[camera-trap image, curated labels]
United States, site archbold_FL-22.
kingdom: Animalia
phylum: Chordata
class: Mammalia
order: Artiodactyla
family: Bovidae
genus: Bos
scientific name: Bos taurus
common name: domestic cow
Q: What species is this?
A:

+ + + + + + +

**THE TASK**
Produce a verbatim transcript of the material above.

**SOLVED EXERCISE**
[camera-trap image, curated labels]
United States, site archbold_FL-22.
kingdom: Animalia
phylum: Chordata
class: Mammalia
order: Artiodactyla
family: Bovidae
genus: Bos
scientific name: Bos taurus
common name: domestic cow
Q: What species is this?
A:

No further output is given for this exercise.